[Entries on spatial positioning]
--------------------
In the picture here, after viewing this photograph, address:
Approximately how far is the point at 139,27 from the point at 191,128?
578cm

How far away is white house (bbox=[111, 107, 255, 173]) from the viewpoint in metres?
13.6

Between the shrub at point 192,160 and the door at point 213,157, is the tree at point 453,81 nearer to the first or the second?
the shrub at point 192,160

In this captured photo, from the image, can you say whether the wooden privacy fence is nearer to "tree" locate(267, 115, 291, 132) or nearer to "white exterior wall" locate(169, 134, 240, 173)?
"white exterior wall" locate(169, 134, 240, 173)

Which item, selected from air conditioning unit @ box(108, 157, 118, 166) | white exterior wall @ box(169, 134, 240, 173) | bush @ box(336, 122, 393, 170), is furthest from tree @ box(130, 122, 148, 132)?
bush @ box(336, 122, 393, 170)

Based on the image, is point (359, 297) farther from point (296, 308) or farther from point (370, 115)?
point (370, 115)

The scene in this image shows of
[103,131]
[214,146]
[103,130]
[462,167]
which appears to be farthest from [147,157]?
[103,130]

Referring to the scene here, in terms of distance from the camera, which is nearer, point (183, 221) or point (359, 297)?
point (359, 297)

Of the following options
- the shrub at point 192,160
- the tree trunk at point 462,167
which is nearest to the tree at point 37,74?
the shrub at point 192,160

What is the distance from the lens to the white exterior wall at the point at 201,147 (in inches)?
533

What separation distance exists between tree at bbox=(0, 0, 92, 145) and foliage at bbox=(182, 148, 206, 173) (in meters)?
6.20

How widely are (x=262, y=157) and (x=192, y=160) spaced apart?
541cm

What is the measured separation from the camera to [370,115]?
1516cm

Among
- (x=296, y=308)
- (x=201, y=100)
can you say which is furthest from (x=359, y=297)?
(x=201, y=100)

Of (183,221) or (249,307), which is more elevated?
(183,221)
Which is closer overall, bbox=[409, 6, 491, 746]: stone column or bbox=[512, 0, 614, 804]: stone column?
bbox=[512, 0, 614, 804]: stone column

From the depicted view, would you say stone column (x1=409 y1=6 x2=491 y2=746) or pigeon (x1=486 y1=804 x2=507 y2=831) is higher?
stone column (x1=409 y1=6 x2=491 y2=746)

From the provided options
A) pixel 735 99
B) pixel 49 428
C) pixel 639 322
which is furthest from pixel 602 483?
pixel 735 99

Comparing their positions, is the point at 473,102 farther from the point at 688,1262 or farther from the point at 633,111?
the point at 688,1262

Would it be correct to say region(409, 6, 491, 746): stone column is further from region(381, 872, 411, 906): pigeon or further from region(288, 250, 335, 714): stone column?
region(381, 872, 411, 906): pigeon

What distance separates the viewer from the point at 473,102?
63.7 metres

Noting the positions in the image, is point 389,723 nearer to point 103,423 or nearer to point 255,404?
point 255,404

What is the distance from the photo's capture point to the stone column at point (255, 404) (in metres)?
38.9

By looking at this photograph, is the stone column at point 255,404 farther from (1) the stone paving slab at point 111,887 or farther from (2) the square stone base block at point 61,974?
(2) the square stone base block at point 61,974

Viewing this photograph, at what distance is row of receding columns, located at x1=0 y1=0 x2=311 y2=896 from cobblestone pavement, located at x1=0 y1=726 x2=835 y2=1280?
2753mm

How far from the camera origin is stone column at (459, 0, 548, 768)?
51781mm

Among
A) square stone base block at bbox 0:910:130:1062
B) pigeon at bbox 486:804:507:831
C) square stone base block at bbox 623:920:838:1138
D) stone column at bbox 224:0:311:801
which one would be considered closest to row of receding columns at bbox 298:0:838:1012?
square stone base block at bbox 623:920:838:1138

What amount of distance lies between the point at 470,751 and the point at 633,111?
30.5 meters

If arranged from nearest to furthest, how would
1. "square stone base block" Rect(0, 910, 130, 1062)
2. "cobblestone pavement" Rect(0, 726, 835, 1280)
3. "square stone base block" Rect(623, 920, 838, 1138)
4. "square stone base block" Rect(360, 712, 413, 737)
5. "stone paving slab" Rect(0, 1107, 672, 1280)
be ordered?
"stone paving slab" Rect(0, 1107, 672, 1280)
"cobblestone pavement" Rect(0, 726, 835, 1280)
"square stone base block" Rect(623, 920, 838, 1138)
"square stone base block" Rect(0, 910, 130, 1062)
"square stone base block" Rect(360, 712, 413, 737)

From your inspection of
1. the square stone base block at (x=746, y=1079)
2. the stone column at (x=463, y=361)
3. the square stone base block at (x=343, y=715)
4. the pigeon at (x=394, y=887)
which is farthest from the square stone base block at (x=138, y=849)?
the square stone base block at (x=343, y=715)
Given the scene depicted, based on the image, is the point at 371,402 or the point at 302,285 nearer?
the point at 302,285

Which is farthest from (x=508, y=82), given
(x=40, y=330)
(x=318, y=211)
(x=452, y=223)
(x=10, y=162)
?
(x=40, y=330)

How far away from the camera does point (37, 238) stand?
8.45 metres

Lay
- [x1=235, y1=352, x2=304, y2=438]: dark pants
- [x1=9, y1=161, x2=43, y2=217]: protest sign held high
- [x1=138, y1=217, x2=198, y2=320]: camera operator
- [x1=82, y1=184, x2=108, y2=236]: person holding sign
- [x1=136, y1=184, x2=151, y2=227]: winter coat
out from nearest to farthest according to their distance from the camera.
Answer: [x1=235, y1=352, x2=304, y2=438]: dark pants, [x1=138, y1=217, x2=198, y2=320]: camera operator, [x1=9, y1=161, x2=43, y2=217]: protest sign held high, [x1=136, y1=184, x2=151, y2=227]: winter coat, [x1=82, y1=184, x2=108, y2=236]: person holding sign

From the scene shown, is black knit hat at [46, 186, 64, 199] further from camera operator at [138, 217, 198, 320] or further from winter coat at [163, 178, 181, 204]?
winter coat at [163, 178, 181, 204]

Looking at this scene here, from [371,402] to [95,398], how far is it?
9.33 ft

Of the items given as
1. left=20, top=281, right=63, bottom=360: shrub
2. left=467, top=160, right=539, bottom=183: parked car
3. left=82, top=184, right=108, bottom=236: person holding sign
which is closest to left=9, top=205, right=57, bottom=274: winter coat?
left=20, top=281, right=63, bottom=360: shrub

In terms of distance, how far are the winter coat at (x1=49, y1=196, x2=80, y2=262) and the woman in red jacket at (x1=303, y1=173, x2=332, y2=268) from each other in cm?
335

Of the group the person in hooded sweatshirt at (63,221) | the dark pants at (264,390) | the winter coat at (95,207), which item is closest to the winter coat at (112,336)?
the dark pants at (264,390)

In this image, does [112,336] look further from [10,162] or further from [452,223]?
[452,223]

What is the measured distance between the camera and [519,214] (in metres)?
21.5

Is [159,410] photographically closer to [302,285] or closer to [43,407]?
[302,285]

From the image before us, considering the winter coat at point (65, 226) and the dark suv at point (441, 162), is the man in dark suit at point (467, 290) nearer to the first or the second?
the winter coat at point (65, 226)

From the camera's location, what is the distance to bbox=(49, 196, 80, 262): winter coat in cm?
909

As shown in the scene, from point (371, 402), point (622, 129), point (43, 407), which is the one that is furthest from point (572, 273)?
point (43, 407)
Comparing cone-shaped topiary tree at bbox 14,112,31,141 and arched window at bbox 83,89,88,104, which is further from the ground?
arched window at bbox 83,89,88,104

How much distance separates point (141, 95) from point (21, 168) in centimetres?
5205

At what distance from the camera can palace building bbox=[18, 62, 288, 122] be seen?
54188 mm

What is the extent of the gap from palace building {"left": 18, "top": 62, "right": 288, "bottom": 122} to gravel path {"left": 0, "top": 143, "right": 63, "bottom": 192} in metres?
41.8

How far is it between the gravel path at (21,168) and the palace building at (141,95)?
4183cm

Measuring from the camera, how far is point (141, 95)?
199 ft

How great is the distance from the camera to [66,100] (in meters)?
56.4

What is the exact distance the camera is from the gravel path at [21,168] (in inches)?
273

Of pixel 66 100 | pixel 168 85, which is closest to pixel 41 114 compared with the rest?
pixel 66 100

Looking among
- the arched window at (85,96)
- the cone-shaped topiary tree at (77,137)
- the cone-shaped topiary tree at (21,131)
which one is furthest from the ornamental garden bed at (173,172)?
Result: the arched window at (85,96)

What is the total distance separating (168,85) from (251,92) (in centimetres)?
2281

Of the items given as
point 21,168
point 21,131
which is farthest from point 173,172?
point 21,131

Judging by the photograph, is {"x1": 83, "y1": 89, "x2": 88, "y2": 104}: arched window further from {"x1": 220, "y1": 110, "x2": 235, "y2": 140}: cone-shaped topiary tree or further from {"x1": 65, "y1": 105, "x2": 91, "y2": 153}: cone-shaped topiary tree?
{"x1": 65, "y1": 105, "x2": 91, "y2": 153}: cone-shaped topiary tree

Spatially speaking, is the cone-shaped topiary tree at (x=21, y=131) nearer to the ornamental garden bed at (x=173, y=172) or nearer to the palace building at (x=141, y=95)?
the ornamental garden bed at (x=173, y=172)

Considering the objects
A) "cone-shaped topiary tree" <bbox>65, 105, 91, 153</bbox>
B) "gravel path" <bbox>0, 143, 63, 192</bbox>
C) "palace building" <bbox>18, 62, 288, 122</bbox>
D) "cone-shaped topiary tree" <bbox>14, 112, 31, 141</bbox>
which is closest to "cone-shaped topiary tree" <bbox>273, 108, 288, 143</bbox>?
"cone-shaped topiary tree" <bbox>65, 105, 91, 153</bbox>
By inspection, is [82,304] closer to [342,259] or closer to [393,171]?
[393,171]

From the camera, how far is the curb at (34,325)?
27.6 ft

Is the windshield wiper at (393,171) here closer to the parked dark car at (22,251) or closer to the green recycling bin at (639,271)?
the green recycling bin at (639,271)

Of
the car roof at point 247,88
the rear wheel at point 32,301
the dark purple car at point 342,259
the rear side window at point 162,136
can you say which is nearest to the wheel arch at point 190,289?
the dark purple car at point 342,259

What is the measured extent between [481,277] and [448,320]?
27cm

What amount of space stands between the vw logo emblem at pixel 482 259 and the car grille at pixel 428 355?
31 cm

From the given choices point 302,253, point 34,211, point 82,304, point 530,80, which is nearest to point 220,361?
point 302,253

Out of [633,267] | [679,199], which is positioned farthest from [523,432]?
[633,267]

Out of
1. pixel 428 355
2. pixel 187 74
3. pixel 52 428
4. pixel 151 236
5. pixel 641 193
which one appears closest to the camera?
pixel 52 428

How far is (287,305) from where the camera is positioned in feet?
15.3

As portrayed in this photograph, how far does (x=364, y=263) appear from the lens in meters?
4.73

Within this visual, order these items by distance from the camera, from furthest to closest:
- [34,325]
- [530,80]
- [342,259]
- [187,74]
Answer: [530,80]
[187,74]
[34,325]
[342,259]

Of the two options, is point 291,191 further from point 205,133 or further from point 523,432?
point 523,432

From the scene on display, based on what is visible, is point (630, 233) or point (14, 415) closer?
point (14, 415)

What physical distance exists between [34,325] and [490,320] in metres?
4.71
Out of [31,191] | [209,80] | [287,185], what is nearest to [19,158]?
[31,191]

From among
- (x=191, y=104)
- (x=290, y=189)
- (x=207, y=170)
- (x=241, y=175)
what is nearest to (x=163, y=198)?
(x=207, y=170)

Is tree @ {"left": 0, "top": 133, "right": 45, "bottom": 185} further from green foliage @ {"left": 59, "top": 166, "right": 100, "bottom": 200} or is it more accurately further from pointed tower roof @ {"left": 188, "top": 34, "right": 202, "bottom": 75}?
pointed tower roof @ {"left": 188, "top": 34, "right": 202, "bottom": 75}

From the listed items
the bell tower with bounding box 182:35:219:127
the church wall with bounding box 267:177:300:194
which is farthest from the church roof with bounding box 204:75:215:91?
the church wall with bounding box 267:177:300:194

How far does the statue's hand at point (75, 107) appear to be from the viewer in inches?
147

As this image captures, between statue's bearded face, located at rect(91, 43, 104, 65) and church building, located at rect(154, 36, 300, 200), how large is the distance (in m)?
--------------------
[WHAT YOU HAVE TO DO] Edit the entries starting at the line containing "further from green" and ending at the last line of the entries, replacing "bell tower" with "belfry" and leaving everything else unchanged. Give back only those lines.

[EXERCISE ANSWER]
Is tree @ {"left": 0, "top": 133, "right": 45, "bottom": 185} further from green foliage @ {"left": 59, "top": 166, "right": 100, "bottom": 200} or is it more accurately further from pointed tower roof @ {"left": 188, "top": 34, "right": 202, "bottom": 75}?
pointed tower roof @ {"left": 188, "top": 34, "right": 202, "bottom": 75}

From the listed items
the belfry with bounding box 182:35:219:127
the church wall with bounding box 267:177:300:194
which is farthest from the church roof with bounding box 204:75:215:91?
the church wall with bounding box 267:177:300:194

How far does the statue's hand at point (75, 107) appear to be from the viewer in inches?
147

As this image captures, between statue's bearded face, located at rect(91, 43, 104, 65) and church building, located at rect(154, 36, 300, 200), how large is the distance (in m)?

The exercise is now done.